CONSIGNE
D'après l'extrait fourni, en quelle qualité Monsieur f. m. A a-t-il été embauché par la société H. ?

Après en avoir délibéré conformément à la loi ;

Vu la requête introductive d'instance en date du 24 mai 2022, reçue le 25 mai 2022 ;

Vu la procédure enregistrée sous le numéro 67-2021/2022 ;

Vu les convocations à comparaître par-devant le Bureau de Jugement du Tribunal du Travail, suivant lettres recommandées avec avis de réception en date du 28 juin 2022 ;

Vu les conclusions récapitulatives de Maître Pierre-Anne NOGHÈS-du MONCEAU, avocat-défenseur au nom de Monsieur f. m. A, en date du 12 janvier 2023 ;

Vu les conclusions récapitulatives de Maître Alexis MARQUET, avocat-défenseur au nom de la S. A. M. H. (H.), en date du 9 février 2023 ;

Après avoir entendu Maître Pierre-Anne NOGHÈS-du MONCEAU, avocat-défenseur près la Cour d'appel de Monaco, pour Monsieur f. m. A, et Maître Alexis MARQUET, avocat-défenseur près la même Cour, pour la S. A. M. H. (H.), en leurs plaidoiries à l'audience du 1er juin 2023 ;

Vu les pièces du dossier ;

Motifs

Monsieur f. m. A a été embauché par la société anonyme monégasque H. (ci-après H.) en qualité d'Opérateur régleur en tôlerie à compter du 14 novembre 2016. Il a été licencié par courrier du 4 novembre 2020 pour suppression de poste dans le cadre d'un plan de licenciements collectifs.

Monsieur f. m. A a saisi le Tribunal du travail par requête reçue le 25 mai 2022, afin d'obtenir :

* • 3.330,27 euros d'indemnité de licenciement (déduction faite de l'indemnité de congédiement déjà versée),

* • 54.000 euros au titre du préjudice financier,

* • 15.000 euros au titre du préjudice moral,

* • les frais prévus par l'article 238-1 du Code de procédure civile,

* • les dépens,

* • la transmission des documents suivants : solde de tout compte à jour, attestation Pôle Emploi, certificat de travail.

À défaut de conciliation l'affaire était renvoyée devant le Bureau de Jugement.

LIGNES
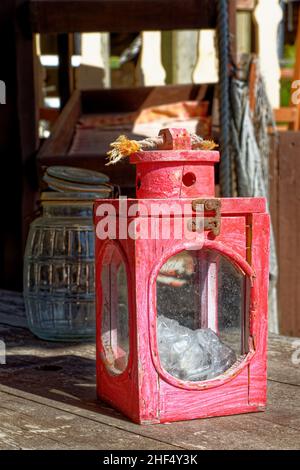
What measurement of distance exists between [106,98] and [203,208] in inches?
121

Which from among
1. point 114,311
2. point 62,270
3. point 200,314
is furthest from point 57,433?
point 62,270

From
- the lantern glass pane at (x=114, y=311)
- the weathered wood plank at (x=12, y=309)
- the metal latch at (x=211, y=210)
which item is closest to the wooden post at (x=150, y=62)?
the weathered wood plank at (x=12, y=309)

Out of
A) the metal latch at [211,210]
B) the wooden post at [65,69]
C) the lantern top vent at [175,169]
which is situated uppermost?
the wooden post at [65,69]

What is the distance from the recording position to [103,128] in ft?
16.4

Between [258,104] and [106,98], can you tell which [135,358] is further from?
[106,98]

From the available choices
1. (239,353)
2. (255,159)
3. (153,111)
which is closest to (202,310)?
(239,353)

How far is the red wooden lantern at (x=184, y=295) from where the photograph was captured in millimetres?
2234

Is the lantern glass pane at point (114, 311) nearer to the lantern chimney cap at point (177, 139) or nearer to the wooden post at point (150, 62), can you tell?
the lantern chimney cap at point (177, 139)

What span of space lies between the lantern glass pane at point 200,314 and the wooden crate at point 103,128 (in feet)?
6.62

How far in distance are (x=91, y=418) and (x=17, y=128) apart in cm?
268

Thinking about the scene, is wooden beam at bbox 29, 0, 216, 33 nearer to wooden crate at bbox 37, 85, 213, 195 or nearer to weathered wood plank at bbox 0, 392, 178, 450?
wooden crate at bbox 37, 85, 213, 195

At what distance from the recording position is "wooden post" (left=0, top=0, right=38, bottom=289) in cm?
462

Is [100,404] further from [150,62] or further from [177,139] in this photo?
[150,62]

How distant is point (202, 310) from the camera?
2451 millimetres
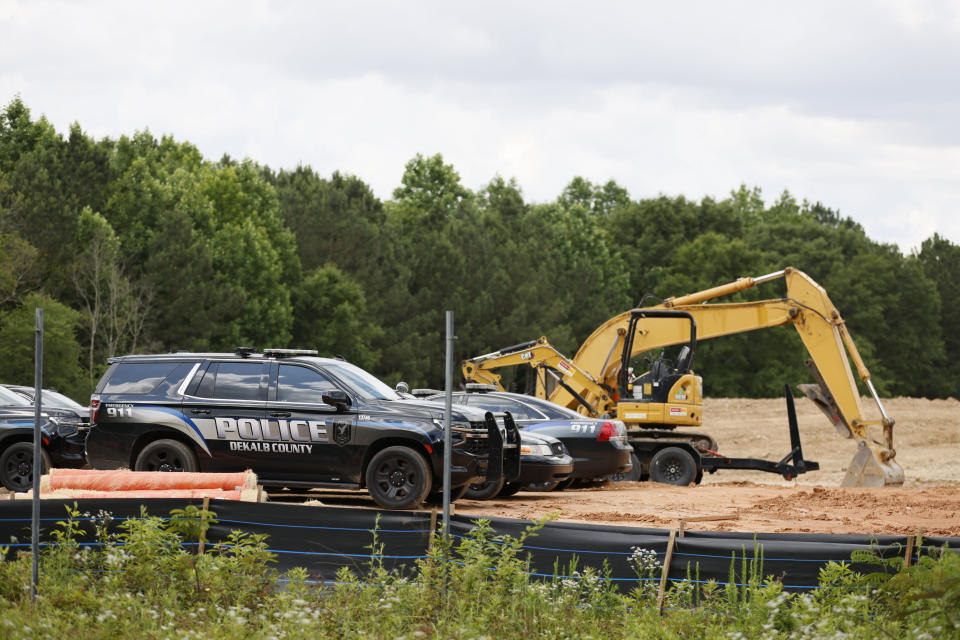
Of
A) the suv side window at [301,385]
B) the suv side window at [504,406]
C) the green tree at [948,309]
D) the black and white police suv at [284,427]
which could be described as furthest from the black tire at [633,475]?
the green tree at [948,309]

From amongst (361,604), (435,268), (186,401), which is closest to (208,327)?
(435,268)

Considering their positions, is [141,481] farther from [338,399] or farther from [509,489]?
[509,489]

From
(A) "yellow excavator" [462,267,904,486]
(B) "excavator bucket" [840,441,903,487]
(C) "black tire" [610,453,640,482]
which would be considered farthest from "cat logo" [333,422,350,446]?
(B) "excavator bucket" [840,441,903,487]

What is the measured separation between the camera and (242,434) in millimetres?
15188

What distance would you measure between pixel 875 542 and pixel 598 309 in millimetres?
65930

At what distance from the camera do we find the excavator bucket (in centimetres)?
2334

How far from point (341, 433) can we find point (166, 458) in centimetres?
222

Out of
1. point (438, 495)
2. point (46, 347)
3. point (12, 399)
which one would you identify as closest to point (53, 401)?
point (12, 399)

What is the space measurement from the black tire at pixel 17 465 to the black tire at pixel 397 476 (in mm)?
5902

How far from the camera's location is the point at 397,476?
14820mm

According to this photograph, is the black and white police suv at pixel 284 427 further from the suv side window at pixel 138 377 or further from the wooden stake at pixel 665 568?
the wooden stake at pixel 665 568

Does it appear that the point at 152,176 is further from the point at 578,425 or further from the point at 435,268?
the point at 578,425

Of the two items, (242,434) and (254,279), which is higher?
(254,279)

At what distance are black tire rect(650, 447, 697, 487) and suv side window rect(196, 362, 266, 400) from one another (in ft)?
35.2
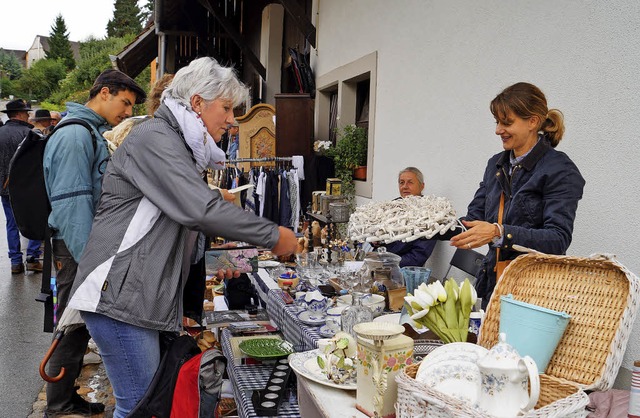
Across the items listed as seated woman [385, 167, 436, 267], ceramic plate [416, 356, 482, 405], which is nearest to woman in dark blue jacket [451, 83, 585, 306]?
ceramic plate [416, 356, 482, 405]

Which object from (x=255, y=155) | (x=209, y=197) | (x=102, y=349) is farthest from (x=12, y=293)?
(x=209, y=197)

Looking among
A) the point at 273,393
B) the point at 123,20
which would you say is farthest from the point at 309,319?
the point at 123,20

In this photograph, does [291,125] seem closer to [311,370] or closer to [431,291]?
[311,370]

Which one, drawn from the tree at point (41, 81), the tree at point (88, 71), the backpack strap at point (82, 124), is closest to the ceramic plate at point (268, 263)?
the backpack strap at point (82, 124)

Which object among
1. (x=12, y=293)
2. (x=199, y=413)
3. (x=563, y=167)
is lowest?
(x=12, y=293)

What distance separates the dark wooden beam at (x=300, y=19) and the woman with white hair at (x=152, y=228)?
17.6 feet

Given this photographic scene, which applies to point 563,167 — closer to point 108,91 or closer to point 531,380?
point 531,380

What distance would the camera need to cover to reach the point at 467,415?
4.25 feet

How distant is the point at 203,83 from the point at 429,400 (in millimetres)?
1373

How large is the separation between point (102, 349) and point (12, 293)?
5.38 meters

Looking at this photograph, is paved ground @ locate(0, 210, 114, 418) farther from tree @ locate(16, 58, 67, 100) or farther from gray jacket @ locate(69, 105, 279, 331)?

PROBLÈME RÉSOLU
Il a été embauché en qualité d'Opérateur régleur en tôlerie.